• **What the exercise asks**
In the text on the Mexican pop group Garibaldi, what does the group's name come from?

• **Document segment**
= Garibaldi (group) =

Mexican pop group

Garibaldi is a Mexican pop group, that wore a free version of the traditional charro costume while singing modern versions of traditional songs. Their dress and style of music caused controversy in their time. The name Garibaldi comes from Plaza Garibaldi in Mexico City where mariachi bands can be found. The group remained active from 1988 through 1994, although it continues to be active as of 2023 with new members. The group was created by Mexican TV producer Luis de Llano Macedo during the celebration of the 175 years of Mexican Independence in the musical festival held in Acapulco, Guerrero.

==Reunion==

In 1999 the group reunited to record Reunion 10, in celebration of 10 years from their commencement. The group was dissolved months later after a mild reception from the public.

In 2010 the group reunited for a second time to record Garibaldi Bicentenario, in celebration of the 200 years of Mexican Independence. However, two of the original members abandoned the reunion project. At first, Víctor Noriega did not appear in the production release citing work exhaustion due to the completion of a recent soap opera. Patricia Manterola followed citing other work commitments as the cause of her departure. The remaining six members did perform a tour throughout Mexico and USA including the celebration of the Independence Day at the Mandalay Bay Hotel in Las Vegas on September 17, 2010.

• **Data**
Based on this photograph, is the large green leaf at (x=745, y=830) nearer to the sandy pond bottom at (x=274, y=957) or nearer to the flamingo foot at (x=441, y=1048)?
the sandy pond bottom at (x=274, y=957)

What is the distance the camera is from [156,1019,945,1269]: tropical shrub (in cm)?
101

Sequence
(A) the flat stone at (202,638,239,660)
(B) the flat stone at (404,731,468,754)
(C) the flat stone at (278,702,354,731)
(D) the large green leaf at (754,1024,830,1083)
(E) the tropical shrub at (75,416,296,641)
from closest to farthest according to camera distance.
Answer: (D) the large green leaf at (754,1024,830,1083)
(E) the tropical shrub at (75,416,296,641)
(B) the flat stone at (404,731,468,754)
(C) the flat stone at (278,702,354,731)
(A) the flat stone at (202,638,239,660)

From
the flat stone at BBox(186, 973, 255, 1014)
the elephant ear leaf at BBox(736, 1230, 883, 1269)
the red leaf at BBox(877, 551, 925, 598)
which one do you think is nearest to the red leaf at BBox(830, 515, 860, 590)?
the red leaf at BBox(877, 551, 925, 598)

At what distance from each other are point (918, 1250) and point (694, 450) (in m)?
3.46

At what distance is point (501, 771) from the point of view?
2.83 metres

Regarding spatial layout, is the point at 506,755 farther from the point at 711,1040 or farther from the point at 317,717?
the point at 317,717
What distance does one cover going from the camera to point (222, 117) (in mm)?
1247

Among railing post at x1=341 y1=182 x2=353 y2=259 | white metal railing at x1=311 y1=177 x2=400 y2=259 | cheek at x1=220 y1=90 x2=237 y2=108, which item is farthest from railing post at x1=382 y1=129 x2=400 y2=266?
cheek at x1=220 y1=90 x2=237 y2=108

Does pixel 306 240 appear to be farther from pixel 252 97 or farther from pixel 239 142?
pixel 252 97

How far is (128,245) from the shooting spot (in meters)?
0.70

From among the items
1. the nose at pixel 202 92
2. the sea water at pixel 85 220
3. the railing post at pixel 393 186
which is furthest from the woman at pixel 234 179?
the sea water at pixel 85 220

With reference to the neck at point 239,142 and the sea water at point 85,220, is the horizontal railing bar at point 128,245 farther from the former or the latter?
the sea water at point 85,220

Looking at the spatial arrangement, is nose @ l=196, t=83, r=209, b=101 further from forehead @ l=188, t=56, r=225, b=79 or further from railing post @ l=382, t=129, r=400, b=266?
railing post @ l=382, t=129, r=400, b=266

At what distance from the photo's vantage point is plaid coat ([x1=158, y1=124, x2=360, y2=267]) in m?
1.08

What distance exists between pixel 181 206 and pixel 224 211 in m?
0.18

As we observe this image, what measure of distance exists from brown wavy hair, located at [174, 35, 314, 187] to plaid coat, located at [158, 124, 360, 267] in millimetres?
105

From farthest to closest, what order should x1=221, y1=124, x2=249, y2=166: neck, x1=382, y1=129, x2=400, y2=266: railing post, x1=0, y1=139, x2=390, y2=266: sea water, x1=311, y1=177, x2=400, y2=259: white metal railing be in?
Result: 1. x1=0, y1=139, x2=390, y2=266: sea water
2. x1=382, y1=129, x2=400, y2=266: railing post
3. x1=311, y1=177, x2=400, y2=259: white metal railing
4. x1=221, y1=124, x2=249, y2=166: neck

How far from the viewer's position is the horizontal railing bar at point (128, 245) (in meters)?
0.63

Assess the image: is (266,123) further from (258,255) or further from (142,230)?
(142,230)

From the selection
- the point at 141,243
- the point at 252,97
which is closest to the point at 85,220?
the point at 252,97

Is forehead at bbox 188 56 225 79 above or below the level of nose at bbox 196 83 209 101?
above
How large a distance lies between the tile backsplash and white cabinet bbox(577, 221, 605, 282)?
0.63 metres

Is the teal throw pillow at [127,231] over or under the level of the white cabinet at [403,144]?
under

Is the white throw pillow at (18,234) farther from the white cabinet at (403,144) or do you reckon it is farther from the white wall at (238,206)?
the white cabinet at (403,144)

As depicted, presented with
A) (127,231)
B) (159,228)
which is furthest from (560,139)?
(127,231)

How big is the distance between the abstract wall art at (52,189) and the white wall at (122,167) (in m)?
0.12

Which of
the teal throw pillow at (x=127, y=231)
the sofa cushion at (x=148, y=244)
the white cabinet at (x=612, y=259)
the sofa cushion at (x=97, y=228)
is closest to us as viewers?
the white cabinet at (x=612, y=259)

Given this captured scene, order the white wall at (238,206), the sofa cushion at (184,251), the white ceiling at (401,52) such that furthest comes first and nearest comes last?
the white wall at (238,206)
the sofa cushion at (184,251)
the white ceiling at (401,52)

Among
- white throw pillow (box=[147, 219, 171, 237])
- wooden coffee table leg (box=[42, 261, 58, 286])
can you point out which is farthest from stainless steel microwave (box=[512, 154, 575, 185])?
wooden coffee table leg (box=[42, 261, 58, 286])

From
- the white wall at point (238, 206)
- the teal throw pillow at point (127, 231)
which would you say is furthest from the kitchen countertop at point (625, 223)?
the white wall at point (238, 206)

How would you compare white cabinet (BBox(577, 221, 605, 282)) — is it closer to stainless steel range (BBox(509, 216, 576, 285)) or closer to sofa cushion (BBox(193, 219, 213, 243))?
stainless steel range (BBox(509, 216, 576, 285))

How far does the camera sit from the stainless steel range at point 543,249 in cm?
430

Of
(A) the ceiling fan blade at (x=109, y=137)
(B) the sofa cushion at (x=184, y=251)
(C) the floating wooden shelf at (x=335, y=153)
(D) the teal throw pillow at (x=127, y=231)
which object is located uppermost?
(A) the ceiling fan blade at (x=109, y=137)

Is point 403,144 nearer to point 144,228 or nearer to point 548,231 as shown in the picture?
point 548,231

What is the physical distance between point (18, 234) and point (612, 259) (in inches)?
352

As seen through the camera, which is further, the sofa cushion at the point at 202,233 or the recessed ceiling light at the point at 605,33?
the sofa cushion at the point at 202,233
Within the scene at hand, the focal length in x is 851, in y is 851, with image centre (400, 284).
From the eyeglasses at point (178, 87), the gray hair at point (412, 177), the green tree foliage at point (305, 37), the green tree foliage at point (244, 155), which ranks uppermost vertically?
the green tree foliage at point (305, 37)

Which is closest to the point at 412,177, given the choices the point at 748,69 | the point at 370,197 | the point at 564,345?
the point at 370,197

• **The result**
It comes from Plaza Garibaldi in Mexico City, where mariachi bands can be found.